Sunday, March 08, 2009

CHRISTIE’S DEBACLE WITH CHINA



Christie’s Paris sale of the Collection Yves Saint Laurent-Pierre Bergé on Feb. 23-25, 2009, has now the become political, clouded by disputes over colonialism and human rights, and what appears to have been a calculated attempt to embarrass the auction house. As has been widely reported, Cai Mingchao, the collector and auctioneer who submitted the pair of $18-million winning bids for the two Qing dynasty bronze heads, was making a political gesture, and never in fact intended to pay for the lots. "I did this on behalf of all Chinese people," he said at a press conference in Beijing on Mar. 2. Cai serves as an advisor to the National Treasure Funds of China (NTFC), an organization that works to repatriate looted Chinese artifacts. According to a report by China’s Xinhua news service, Cai had specifically sought to disrupt the sale of the two bronzes. It was "an extraordinary method taken in an extraordinary situation," the news service stated, "which successfully stopped the auction." Cai had solid standing in the auction world, having purchased a for a Ming dynasty bronze Buddha for close to $15 million at a Sotheby’s Hong Kong sale in 2006. He had registered as a bidder on the same day of the Saint Laurent auction, and made the winning bids by phone. It seems unlikely, however, that either major auction house will welcome Cai at future sales.
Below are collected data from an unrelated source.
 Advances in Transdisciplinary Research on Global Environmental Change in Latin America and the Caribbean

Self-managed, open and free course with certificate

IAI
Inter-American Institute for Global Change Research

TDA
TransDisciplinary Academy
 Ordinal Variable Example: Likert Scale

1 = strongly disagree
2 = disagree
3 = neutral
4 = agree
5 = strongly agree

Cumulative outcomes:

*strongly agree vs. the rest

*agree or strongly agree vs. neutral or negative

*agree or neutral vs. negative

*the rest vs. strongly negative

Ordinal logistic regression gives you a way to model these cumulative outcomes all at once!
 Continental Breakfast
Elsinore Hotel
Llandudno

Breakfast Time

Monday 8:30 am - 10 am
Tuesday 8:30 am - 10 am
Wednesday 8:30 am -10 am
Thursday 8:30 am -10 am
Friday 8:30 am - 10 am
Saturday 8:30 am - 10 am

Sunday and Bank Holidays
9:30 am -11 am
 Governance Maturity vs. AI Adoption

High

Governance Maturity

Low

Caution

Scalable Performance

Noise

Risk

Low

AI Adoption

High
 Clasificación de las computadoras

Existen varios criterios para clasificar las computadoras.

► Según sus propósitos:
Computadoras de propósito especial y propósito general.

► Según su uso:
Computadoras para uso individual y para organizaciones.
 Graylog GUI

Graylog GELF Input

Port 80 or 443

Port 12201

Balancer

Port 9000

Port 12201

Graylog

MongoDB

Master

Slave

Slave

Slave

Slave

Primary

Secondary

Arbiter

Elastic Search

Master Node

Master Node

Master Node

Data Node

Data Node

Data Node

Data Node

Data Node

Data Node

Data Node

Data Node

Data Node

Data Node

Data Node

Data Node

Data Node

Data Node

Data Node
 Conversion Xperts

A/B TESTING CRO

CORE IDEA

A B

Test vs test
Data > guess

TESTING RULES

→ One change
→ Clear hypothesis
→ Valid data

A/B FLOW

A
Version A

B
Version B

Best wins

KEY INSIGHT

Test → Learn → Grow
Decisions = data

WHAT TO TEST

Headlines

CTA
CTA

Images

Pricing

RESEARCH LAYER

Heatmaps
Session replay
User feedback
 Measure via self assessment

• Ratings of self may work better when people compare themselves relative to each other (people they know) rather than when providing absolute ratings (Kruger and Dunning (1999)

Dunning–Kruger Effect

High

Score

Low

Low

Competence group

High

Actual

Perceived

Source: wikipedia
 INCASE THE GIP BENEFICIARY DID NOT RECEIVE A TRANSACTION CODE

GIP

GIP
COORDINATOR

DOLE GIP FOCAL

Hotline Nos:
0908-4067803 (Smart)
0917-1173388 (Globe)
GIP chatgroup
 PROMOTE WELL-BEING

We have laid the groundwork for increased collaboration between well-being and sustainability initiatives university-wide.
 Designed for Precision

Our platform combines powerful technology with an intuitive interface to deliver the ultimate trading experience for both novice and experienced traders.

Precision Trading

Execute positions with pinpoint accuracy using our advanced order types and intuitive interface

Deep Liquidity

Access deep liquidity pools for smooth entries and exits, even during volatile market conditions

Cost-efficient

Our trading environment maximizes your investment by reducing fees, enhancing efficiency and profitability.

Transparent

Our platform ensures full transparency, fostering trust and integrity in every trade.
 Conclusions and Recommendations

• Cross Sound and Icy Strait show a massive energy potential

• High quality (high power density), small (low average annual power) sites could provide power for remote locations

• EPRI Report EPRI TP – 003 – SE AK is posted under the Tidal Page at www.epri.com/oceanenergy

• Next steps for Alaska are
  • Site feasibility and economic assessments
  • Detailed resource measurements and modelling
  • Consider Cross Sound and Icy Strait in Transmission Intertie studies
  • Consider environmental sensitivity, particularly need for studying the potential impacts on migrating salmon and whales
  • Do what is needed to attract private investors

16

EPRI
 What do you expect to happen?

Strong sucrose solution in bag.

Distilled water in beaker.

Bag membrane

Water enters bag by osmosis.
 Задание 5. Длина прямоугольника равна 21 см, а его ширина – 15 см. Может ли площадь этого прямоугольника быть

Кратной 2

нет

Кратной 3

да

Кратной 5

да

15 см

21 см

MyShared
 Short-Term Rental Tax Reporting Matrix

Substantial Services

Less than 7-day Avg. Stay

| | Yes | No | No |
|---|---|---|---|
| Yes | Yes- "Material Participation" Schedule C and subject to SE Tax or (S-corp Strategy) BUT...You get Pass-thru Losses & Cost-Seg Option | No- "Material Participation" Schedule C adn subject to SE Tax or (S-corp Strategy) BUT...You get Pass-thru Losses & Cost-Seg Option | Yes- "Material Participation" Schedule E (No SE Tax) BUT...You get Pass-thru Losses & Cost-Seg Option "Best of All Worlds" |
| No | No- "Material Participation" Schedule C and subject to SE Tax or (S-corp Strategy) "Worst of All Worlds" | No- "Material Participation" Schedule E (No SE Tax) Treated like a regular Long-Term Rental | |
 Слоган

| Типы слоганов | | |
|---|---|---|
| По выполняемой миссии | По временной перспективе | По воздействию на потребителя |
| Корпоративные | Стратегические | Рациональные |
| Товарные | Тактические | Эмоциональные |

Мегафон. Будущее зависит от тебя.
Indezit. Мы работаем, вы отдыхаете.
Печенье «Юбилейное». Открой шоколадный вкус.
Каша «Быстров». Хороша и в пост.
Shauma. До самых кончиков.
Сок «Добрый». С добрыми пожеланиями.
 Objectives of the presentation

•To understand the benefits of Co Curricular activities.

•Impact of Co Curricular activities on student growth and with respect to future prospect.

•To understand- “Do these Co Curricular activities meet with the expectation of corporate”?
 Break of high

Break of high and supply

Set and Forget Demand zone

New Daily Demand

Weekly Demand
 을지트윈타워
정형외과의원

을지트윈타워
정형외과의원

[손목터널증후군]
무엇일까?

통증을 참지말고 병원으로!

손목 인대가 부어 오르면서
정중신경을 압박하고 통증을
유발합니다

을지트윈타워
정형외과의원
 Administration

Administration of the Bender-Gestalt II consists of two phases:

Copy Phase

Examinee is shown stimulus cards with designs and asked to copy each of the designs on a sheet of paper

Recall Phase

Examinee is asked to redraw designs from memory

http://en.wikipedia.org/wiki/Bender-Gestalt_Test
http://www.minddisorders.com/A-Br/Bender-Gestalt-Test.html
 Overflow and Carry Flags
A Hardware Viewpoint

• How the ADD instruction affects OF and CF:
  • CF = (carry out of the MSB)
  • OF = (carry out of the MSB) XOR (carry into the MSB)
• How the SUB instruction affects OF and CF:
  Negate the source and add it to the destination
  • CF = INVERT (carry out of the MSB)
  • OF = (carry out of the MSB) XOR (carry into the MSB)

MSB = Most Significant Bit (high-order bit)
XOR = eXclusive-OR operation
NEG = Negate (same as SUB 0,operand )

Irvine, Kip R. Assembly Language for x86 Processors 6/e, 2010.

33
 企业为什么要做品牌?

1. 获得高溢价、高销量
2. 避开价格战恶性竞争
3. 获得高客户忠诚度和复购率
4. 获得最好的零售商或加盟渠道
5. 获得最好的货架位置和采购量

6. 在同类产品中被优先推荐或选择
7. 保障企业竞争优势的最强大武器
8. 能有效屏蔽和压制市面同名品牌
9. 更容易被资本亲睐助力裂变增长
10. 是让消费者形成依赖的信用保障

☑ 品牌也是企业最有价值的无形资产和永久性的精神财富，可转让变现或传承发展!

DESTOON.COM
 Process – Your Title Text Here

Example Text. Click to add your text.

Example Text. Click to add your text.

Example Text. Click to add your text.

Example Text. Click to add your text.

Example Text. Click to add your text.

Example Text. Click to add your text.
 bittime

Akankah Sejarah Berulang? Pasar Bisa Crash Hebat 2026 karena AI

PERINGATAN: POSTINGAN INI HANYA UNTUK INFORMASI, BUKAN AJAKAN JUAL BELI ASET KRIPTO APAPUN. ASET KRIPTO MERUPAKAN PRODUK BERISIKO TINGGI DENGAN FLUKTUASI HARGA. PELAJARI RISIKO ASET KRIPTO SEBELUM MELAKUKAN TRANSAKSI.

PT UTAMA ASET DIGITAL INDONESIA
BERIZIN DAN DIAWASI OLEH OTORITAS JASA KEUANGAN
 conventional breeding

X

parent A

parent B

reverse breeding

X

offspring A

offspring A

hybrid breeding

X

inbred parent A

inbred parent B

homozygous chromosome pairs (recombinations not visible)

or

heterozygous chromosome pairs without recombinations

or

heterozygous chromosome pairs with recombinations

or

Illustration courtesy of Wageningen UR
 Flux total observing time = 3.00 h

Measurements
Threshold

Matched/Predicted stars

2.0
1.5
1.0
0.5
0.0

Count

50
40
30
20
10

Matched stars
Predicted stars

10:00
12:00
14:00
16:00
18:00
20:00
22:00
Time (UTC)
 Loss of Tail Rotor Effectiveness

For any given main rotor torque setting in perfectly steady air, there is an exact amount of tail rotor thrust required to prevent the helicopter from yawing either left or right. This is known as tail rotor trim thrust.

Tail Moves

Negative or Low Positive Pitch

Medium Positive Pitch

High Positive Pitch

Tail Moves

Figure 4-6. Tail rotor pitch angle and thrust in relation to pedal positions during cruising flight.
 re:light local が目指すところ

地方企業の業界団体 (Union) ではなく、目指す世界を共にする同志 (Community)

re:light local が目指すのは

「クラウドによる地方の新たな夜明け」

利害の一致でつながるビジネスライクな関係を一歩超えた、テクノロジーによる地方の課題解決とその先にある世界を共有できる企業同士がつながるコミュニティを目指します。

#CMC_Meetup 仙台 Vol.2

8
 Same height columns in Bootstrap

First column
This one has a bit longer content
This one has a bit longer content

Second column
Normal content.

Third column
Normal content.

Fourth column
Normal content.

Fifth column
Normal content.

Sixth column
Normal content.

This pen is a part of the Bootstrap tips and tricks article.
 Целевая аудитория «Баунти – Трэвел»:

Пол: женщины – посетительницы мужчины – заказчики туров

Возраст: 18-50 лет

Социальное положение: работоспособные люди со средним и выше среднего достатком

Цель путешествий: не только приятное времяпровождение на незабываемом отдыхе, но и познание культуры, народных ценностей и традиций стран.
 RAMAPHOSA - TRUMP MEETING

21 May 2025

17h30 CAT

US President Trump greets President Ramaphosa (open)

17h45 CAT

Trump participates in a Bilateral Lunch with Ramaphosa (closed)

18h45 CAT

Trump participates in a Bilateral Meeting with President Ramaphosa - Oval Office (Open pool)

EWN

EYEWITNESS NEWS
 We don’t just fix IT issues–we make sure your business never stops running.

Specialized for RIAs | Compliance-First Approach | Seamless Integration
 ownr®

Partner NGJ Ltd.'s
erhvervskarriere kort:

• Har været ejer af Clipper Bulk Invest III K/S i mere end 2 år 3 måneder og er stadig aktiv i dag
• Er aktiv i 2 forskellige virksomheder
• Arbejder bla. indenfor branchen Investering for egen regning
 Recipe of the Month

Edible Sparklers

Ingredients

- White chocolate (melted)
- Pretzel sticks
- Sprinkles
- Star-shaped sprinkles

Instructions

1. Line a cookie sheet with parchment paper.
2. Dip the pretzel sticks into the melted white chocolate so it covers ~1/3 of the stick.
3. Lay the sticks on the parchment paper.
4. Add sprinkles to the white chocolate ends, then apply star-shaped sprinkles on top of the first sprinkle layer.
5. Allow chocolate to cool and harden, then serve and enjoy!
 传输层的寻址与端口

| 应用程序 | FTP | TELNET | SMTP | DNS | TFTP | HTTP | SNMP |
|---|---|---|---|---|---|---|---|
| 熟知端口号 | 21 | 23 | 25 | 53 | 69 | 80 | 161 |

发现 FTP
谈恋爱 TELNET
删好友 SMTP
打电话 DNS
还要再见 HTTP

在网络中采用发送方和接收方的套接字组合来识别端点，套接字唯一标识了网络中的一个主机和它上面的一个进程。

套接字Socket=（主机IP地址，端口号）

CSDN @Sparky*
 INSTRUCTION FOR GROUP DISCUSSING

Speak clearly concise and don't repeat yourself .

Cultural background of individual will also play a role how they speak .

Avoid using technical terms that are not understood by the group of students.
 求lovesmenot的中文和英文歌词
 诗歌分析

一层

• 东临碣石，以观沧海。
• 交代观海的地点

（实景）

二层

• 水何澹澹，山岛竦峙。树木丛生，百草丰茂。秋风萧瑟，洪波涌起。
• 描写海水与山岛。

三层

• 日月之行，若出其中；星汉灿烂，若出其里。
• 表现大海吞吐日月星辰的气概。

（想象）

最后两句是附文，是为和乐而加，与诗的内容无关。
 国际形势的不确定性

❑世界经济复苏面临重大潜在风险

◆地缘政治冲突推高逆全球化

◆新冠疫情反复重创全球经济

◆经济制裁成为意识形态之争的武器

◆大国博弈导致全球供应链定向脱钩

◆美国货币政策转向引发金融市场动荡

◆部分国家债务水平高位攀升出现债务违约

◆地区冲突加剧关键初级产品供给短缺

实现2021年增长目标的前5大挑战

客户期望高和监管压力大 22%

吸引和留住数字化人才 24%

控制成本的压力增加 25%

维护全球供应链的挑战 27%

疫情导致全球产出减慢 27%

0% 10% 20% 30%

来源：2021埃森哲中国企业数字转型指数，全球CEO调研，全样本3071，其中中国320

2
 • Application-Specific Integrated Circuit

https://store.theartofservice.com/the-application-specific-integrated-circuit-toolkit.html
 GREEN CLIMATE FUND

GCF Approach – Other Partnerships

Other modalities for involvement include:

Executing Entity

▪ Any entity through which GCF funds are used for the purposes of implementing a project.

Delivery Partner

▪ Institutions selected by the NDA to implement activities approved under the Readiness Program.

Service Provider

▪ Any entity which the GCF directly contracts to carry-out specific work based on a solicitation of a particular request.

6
The disputed works were part of a set of bronze heads based on the Chinese zodiac from an antique water clock, ca. 1750. As for their history, the heads disappeared during the Second Opium War, when the Summer Palace was looted by British and French troops in 1860, an unpleasant fact that makes the two objects particularly volatile symbols.
A Christie’s spokesman said that the house had offered to sell the works to the Chinese government in advance at a discount, but had been rejected because the price was "too high." The colonial provenance led to sharp rhetoric leading up to the sale. A group of Chinese lawyers sued to try to stop the sale, calling the plunder of the Summer Palace an "unhealed scar, still bleeding and aching." China has little claim to the objects under international law, however, and the legal efforts failed. Following the auction, Chinese authorities vowed to make it more difficult for the auction house to operate in China.
Meanwhile, Pierre Bergé has done little to calm the situation, stating that he will now keep the two sculptures. Before the sale, he had offered to return the heads to China if the People’s Republic would "observe human rights and give liberty to the Tibetan people and welcome the Dalai Lama.
In recent years, China has been aggressively trying to repatriate looted objects. According to the New York Times, the state-run China Poly Group acquired tiger, ox and monkey heads from the zodiac fountain in 2000, while the NTFC brokered a deal to buy a bronze pig from the set in 2003, with a $1 million donation from Macao's Stanley Ho. The whereabouts of the remaining five zodiac heads from the Summer Palace are not known.